**MATERIAL FOR THE TASK**

========

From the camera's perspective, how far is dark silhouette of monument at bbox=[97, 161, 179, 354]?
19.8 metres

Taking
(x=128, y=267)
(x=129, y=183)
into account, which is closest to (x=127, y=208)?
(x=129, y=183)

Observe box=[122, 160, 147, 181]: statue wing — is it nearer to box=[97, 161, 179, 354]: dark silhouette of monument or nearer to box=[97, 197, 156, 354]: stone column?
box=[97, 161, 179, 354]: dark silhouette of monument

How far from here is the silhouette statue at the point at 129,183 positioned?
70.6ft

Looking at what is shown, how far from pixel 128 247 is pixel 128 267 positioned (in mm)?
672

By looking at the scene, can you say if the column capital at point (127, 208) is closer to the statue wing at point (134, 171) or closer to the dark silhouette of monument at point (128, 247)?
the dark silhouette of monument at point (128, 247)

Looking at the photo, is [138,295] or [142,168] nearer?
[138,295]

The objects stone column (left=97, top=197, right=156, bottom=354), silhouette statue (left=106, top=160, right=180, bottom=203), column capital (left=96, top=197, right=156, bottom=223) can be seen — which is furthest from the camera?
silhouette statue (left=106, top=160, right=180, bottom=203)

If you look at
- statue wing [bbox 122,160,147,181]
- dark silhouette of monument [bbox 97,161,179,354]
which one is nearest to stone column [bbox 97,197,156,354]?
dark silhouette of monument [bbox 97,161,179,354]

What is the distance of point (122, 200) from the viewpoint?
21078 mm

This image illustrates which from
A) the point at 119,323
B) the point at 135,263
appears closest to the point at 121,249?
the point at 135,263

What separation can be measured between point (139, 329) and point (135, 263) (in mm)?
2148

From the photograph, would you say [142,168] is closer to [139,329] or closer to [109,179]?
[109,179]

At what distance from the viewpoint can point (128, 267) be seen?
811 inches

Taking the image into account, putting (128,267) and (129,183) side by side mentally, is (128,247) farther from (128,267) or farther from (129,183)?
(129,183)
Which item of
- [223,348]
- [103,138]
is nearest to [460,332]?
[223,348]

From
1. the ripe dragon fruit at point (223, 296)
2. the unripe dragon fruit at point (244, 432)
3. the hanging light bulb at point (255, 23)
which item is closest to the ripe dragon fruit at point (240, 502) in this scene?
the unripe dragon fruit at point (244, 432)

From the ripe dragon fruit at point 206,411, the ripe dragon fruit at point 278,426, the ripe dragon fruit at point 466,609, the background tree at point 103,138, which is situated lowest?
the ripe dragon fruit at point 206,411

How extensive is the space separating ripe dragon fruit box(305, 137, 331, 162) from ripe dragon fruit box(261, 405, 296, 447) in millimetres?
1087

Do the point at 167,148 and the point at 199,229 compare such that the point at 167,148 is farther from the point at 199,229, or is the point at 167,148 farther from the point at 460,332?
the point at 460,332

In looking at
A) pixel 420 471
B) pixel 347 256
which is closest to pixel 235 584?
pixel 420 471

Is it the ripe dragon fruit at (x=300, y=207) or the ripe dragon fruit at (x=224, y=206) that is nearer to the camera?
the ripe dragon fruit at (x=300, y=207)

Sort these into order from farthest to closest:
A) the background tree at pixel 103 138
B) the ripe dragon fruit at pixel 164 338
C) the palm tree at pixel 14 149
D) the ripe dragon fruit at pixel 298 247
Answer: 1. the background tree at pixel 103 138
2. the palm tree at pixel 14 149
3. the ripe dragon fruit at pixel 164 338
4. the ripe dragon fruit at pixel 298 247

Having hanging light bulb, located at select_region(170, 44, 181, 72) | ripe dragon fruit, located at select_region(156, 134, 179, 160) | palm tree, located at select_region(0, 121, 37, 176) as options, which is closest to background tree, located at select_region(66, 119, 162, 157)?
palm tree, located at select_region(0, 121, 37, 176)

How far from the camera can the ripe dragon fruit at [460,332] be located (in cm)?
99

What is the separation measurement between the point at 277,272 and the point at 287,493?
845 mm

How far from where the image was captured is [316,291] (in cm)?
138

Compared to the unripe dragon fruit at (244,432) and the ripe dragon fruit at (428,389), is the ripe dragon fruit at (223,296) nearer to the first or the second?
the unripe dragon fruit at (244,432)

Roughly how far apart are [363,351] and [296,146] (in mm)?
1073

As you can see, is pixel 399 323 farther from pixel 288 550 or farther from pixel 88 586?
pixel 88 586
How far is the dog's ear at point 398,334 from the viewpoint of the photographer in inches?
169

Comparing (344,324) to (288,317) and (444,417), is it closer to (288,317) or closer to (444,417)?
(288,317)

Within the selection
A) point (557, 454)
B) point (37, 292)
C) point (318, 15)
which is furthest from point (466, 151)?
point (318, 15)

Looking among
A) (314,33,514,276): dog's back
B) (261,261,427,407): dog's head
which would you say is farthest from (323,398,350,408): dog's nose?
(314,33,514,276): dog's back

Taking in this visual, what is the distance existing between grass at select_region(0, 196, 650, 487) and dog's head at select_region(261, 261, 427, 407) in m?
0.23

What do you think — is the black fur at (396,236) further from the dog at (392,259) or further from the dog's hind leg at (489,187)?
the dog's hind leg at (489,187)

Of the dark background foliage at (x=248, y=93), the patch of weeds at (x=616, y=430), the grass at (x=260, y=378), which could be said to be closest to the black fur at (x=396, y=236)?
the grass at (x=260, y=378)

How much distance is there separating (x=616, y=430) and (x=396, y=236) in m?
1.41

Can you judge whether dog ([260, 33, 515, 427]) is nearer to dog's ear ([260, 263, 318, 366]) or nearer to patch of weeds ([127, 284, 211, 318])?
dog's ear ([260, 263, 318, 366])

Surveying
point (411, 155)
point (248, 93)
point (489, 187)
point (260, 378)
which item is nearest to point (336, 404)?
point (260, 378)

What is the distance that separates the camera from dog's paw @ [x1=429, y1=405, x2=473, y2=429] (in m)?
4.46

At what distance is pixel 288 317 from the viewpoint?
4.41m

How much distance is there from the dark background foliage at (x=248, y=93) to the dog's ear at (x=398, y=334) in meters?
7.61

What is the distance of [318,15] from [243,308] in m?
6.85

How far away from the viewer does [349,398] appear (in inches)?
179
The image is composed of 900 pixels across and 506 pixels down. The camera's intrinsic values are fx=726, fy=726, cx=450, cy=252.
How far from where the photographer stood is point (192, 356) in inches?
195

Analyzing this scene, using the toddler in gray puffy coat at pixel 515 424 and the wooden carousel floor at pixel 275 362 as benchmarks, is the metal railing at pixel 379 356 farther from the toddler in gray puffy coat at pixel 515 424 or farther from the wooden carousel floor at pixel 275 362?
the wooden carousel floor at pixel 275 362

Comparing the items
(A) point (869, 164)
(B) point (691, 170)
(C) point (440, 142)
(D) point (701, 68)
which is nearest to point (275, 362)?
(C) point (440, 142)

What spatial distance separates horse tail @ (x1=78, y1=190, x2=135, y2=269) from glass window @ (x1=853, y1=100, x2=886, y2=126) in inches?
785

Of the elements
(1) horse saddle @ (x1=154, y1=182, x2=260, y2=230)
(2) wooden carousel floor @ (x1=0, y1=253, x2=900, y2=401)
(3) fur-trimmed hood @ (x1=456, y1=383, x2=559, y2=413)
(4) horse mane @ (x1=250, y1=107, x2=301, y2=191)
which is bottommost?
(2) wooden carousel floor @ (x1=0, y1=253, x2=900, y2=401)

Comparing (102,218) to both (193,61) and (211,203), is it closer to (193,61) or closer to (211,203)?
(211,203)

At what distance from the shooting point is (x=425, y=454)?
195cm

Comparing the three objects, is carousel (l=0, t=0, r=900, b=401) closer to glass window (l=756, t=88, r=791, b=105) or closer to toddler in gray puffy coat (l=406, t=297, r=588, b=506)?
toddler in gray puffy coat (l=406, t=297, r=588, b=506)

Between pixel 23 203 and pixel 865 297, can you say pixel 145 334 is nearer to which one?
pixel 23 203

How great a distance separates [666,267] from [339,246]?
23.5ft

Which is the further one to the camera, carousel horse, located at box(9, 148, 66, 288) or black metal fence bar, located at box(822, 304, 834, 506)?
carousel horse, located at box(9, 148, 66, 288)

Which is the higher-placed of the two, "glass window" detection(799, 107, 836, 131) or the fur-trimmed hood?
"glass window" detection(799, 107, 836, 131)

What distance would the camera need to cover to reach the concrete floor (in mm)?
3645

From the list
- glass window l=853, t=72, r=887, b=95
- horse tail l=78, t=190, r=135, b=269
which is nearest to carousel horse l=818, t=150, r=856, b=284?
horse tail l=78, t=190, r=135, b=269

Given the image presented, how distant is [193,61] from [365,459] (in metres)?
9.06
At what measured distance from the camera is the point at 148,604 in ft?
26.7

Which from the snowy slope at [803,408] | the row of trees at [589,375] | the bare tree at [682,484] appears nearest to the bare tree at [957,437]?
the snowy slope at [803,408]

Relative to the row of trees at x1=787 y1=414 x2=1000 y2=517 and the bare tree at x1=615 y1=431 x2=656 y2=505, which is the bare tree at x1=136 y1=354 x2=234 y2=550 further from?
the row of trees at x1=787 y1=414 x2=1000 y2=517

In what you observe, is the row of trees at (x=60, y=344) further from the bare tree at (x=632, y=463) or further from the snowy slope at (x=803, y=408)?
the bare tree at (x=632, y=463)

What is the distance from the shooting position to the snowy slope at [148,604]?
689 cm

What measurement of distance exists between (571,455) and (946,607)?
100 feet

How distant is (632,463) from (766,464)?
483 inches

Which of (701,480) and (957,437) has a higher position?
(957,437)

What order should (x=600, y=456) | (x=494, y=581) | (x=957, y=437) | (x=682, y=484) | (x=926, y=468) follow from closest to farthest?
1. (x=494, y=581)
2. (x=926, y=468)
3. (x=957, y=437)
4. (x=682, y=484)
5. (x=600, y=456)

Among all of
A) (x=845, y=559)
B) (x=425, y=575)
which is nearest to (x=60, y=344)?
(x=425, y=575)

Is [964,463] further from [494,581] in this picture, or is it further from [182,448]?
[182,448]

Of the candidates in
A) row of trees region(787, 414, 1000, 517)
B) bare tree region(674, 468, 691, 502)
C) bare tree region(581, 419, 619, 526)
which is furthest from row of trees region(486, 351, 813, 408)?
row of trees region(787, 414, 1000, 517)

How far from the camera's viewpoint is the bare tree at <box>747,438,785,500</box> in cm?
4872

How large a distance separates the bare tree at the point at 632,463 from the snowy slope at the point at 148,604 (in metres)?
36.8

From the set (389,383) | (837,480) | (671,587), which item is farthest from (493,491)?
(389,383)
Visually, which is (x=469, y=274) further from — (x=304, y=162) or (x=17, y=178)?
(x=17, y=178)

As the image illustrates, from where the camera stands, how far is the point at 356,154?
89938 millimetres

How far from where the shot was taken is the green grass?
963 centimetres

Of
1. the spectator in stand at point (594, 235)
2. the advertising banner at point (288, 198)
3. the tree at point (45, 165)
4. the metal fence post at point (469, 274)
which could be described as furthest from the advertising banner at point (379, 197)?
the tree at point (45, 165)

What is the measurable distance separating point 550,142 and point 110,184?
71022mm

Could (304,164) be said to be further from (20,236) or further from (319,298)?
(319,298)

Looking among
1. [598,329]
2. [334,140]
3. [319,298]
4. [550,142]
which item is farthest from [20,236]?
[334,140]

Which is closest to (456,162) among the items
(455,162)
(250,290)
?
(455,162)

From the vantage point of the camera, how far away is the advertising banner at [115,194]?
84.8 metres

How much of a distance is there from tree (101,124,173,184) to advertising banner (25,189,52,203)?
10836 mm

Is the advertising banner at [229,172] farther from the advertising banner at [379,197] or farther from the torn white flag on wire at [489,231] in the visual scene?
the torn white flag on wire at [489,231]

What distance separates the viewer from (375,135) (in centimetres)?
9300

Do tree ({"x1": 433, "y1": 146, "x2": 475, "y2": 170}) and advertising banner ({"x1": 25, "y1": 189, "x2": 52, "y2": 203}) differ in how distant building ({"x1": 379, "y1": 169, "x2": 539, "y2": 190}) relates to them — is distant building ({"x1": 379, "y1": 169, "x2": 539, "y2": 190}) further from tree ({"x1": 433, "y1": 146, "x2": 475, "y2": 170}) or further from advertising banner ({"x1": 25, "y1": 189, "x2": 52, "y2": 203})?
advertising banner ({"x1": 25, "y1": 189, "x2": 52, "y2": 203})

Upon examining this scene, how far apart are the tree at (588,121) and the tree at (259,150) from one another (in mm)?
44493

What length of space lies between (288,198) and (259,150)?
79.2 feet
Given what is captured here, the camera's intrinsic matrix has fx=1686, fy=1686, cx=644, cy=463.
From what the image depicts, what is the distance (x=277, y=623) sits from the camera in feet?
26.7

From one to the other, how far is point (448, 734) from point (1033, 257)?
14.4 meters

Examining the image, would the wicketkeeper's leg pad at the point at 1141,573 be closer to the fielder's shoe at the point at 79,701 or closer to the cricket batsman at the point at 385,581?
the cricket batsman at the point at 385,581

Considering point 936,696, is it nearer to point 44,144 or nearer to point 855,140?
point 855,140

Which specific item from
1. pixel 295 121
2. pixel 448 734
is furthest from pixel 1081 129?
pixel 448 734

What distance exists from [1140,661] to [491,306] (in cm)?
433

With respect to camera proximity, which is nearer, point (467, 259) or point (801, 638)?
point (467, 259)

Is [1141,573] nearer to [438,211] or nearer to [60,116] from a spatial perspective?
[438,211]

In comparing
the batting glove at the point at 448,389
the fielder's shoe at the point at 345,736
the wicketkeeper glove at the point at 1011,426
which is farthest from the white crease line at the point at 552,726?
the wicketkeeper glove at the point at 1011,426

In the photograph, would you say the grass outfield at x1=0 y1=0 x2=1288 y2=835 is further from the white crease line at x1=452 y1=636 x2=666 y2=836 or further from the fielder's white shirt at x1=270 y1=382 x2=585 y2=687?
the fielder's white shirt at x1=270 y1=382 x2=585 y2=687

========

Copy out the lines from the line containing "From one to" to the end of the listing above, without alteration.

From one to the other, how far is point (448, 734) from point (1033, 257)?
14.4 meters

Examining the image, would the wicketkeeper's leg pad at the point at 1141,573 be closer to the fielder's shoe at the point at 79,701 or closer to the cricket batsman at the point at 385,581?
the cricket batsman at the point at 385,581

Considering point 936,696, is it nearer to point 44,144 or nearer to point 855,140?
point 855,140

Which specific item from
1. pixel 295 121
2. pixel 448 734
is furthest from pixel 1081 129?
pixel 448 734

What distance exists from [1140,661] to [491,306] (in cm)?
433

With respect to camera proximity, which is nearer, point (467, 259) or point (801, 638)?
point (467, 259)

Is [1141,573] nearer to [438,211] or nearer to [60,116] from a spatial perspective?
[438,211]

In comparing
the batting glove at the point at 448,389
the fielder's shoe at the point at 345,736
the wicketkeeper glove at the point at 1011,426
which is farthest from the white crease line at the point at 552,726?
the wicketkeeper glove at the point at 1011,426

In the photograph, would you say the grass outfield at x1=0 y1=0 x2=1288 y2=835 is further from the white crease line at x1=452 y1=636 x2=666 y2=836 or further from the fielder's white shirt at x1=270 y1=382 x2=585 y2=687?
the fielder's white shirt at x1=270 y1=382 x2=585 y2=687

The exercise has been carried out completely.